University of Michigan researchers are digging into the causes driving employment trends in Detroit. Chief among them, according to recent results from a new survey, is uncertainty surrounding child care and schooling and increased desire for better working conditions.
According to the findings of the Detroit Metro Area Communities Study, a representative survey of nearly 2,000 Detroit households, approximately 25 percent of parents in the city left the labor force in the past year, citing concerns over the safety and stability of child care and schooling amid the COVID-19 pandemic.
On the other hand, the survey also found over 90 percent of unemployed Detroiters were actively seeking work, and the majority of those who had quit a job in the last year did so to find new, better positions, commonly expressing a desire to find positions that offered better pay, hours, and dignity.
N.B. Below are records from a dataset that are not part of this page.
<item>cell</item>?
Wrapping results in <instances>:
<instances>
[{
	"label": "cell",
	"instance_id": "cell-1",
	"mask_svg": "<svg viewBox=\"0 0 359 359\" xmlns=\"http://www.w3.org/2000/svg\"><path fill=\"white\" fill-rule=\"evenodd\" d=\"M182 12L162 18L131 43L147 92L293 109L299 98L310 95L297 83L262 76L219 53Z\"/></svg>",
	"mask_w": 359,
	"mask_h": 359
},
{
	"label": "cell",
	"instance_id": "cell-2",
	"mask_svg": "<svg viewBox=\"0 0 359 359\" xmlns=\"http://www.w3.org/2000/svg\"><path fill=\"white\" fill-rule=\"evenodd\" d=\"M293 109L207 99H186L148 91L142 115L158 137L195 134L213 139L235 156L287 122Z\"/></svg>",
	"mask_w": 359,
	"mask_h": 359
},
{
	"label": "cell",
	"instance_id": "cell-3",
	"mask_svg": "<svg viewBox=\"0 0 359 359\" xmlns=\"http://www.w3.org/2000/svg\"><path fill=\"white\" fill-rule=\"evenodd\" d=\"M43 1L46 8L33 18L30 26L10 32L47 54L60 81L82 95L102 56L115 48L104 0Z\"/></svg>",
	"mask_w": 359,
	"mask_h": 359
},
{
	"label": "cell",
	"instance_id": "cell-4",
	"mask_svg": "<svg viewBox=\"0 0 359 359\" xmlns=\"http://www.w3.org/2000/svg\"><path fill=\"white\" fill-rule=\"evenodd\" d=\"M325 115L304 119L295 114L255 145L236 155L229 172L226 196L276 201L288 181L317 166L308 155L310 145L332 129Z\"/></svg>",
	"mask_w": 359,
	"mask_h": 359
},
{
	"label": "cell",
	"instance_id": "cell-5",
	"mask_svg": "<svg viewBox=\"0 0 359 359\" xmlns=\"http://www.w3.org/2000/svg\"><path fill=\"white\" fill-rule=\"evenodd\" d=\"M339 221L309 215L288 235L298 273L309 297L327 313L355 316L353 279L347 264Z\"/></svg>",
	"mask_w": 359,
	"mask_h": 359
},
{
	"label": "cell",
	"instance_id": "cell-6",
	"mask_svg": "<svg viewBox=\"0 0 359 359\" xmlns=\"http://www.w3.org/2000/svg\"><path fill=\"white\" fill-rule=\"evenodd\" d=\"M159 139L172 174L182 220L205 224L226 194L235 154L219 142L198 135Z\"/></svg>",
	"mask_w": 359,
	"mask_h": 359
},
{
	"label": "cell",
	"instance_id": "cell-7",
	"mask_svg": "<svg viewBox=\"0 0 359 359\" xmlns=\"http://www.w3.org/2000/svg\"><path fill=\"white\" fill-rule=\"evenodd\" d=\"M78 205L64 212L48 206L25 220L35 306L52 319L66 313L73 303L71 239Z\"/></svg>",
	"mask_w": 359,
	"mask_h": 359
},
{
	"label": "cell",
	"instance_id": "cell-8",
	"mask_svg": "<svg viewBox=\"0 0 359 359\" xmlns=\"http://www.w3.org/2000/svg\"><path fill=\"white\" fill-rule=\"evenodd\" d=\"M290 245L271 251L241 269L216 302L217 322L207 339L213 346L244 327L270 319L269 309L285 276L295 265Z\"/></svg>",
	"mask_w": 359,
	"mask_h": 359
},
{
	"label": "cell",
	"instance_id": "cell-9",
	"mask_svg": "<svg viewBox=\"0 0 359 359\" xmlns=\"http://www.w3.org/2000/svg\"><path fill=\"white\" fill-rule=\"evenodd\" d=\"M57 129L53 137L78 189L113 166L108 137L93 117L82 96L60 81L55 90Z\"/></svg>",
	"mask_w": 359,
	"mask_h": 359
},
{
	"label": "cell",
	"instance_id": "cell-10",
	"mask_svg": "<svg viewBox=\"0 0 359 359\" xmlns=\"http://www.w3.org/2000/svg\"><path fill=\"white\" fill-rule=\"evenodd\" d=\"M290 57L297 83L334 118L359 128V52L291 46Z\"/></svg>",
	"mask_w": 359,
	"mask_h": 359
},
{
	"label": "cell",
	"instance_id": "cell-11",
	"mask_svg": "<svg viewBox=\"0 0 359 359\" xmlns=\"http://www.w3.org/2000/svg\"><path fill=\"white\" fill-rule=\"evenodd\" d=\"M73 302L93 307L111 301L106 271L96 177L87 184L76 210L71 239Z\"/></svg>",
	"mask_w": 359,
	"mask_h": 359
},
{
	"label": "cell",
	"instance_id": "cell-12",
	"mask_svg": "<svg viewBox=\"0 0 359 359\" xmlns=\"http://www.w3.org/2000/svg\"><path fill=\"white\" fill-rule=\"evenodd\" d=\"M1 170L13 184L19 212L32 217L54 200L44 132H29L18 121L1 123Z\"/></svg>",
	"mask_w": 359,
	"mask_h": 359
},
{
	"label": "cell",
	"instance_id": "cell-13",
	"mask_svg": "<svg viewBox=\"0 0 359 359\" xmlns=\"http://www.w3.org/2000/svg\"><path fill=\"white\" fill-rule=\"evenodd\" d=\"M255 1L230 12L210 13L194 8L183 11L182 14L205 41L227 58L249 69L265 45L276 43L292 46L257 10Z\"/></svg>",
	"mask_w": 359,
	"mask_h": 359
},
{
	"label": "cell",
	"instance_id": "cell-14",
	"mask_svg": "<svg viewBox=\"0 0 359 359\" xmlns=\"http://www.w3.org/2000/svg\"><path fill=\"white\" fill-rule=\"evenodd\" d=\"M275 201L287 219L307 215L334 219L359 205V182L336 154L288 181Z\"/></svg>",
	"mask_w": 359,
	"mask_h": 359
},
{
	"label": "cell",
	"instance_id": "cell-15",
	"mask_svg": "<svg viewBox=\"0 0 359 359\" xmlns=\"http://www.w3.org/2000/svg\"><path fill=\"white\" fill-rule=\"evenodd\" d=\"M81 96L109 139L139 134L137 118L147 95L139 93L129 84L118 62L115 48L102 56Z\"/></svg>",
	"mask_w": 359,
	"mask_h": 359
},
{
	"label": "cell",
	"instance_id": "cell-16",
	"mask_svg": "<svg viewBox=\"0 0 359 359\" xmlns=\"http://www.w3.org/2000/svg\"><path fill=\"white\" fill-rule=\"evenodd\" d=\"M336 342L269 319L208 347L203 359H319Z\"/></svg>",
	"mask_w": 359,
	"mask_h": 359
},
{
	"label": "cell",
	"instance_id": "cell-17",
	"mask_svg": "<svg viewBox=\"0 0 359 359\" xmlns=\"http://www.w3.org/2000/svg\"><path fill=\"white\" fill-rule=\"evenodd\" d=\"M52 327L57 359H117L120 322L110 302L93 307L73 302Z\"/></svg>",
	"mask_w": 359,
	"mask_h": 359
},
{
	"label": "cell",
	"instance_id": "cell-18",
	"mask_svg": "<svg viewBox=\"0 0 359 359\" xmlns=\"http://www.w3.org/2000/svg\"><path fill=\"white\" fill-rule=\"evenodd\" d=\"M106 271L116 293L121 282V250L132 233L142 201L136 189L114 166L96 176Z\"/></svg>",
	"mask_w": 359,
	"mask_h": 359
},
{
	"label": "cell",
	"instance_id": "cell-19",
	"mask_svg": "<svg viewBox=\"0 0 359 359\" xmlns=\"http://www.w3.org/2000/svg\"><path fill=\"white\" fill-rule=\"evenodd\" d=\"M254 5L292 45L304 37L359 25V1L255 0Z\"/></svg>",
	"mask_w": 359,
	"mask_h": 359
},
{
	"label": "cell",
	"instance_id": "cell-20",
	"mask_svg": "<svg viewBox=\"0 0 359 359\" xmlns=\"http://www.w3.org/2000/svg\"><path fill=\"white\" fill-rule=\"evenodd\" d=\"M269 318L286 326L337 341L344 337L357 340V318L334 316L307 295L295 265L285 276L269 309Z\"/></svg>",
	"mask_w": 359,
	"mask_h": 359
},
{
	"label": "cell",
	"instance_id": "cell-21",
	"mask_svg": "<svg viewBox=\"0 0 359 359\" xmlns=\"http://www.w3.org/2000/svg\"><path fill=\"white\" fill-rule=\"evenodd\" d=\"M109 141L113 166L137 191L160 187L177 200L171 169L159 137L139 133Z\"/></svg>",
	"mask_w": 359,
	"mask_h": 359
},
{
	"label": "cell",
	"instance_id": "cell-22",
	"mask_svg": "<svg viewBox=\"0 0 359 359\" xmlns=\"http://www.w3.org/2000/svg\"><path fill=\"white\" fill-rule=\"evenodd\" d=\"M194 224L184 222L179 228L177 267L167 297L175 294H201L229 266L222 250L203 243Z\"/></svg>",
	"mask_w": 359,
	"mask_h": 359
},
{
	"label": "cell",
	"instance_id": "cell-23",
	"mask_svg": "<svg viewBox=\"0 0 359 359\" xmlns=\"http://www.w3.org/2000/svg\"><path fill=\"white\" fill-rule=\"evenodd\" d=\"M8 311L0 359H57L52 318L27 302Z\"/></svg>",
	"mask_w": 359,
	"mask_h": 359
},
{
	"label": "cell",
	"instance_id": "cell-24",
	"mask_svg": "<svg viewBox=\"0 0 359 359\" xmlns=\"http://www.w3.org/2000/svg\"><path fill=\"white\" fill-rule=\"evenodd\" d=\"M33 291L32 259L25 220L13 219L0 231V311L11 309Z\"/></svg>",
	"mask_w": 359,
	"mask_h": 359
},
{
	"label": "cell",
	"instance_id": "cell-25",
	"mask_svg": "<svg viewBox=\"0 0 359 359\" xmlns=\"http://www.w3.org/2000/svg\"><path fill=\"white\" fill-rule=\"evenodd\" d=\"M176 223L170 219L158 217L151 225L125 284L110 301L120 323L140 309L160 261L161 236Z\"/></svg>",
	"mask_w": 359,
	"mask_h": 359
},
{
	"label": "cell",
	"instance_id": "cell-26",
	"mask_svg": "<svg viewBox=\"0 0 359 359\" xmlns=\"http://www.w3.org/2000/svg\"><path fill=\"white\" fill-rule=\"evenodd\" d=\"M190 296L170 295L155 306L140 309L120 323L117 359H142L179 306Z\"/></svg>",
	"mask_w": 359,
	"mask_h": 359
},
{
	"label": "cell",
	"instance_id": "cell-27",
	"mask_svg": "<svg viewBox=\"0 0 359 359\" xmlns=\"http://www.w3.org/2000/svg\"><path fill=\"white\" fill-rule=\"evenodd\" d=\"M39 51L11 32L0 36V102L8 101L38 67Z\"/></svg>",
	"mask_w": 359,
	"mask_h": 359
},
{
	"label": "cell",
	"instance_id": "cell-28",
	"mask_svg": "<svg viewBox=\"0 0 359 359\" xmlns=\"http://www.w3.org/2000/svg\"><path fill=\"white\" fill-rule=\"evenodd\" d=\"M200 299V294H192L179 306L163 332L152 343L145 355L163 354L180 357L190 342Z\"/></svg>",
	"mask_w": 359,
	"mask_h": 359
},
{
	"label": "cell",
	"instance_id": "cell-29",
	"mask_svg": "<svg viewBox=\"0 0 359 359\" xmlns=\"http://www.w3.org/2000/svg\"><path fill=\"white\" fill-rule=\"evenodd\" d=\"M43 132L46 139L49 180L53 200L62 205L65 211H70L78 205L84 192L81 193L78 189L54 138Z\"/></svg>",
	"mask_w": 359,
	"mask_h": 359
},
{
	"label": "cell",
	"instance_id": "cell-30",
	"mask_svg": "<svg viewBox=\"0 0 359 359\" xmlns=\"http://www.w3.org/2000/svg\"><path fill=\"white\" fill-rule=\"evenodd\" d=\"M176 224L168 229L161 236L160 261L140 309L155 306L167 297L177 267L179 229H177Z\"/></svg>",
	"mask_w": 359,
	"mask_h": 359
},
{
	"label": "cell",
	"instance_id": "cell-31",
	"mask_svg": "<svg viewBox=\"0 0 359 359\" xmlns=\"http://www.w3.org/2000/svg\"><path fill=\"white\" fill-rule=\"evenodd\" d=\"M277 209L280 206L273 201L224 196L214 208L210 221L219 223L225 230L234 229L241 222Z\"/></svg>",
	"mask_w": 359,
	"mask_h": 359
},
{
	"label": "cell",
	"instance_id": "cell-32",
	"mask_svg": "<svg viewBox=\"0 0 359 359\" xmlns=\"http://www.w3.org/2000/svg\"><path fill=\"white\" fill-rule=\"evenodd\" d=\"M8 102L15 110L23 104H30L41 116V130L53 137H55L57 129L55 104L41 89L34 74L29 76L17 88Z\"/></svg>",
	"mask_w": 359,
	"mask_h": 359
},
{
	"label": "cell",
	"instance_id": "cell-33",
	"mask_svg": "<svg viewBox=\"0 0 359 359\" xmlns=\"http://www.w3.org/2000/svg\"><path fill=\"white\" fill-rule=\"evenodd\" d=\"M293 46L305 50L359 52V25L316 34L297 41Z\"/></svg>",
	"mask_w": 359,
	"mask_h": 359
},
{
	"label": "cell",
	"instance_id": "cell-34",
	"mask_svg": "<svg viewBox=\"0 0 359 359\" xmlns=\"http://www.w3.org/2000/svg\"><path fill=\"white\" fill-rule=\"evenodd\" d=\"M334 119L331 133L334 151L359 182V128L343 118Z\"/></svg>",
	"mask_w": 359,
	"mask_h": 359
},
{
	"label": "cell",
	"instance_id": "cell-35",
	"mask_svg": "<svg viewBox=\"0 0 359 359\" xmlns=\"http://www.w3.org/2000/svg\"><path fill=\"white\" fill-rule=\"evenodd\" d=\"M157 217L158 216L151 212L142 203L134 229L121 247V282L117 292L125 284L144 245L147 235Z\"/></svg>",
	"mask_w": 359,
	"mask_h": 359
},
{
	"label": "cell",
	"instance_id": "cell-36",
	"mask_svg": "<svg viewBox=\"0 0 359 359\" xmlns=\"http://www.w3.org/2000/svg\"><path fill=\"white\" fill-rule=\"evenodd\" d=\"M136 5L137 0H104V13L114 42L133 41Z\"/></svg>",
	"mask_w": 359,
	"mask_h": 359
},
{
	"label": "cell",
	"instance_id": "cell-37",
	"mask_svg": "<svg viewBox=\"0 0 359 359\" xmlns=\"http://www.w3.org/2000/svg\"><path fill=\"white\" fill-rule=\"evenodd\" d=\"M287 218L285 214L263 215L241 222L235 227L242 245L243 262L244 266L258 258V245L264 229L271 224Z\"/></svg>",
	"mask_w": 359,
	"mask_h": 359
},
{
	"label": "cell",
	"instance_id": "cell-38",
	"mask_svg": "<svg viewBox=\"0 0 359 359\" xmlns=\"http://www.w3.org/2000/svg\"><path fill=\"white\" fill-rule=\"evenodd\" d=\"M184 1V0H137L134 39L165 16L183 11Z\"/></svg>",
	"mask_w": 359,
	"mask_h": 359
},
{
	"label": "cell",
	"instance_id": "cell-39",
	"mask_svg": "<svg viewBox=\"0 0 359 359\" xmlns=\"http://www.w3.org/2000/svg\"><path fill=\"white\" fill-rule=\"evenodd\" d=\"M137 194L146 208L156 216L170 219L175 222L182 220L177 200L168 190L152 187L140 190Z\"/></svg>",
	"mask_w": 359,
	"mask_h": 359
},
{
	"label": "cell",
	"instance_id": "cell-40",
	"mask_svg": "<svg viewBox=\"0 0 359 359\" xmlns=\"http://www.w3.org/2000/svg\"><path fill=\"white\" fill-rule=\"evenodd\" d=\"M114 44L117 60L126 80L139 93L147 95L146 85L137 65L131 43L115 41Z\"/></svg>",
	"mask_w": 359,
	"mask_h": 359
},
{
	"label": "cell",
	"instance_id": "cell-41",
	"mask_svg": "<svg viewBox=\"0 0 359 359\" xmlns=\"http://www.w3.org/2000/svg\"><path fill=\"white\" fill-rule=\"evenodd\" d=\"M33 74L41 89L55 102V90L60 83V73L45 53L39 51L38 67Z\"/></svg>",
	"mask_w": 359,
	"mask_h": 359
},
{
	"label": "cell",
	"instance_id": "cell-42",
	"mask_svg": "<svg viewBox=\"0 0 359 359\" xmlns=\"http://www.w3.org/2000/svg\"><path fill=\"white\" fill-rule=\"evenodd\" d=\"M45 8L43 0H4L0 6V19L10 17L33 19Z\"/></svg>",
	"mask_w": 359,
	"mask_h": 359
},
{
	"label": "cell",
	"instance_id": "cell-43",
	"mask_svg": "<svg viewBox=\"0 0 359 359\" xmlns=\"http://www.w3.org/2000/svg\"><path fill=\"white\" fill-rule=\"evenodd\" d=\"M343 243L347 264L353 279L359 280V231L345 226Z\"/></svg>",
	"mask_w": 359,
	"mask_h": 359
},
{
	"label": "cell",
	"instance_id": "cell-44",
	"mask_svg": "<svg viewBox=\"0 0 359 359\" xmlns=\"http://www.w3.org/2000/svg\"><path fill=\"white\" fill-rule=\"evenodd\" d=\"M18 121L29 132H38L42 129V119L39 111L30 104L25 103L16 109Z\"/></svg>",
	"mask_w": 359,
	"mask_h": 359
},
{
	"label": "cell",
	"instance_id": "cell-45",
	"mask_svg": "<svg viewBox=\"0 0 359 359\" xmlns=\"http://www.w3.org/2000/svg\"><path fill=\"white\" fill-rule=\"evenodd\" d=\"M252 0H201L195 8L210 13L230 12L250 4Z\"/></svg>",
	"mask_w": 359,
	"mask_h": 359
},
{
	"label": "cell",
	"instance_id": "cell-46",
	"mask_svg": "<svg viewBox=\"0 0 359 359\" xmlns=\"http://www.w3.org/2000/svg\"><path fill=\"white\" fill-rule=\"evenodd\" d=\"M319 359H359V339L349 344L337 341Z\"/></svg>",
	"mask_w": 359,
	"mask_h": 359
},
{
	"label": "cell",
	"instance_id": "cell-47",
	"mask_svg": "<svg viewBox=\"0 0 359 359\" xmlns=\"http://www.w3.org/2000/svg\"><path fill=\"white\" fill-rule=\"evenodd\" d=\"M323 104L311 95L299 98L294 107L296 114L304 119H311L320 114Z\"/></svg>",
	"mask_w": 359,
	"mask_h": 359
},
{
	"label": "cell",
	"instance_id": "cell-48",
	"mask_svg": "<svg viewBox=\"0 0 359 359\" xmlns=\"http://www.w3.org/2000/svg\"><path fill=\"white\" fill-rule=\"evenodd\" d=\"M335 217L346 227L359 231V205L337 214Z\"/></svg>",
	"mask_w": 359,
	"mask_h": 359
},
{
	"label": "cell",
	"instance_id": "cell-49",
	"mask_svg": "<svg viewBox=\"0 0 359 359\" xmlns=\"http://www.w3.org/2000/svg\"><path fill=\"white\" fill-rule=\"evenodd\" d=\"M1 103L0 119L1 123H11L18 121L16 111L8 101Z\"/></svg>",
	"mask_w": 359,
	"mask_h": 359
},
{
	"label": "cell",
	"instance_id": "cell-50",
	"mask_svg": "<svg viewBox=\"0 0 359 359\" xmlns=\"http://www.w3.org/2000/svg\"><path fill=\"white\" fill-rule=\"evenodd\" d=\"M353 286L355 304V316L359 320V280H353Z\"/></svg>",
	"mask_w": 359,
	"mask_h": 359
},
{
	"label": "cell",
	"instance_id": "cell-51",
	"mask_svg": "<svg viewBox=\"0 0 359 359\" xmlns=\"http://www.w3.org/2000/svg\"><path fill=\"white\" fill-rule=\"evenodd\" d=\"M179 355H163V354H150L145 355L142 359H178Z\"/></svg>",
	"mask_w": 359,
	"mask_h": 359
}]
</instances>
Lydia Wileden, a Ph.D. candidate in the joint U-M sociology and public policy doctoral program, is a research associate involved in the study. Wileden is also a past recipient of a Rackham Public Scholarship Grant.
“You can definitely point to problems with child care, general uncertainty about how to keep their family safe and uncertainty around schooling,” she said in an interview with the Detroit Free Press. “It also speaks to a changing culture around work and people pursuing jobs that are better. These examples tell a vivid story of how people’s priorities and willingness to prioritize themselves as workers has shifted over COVID.”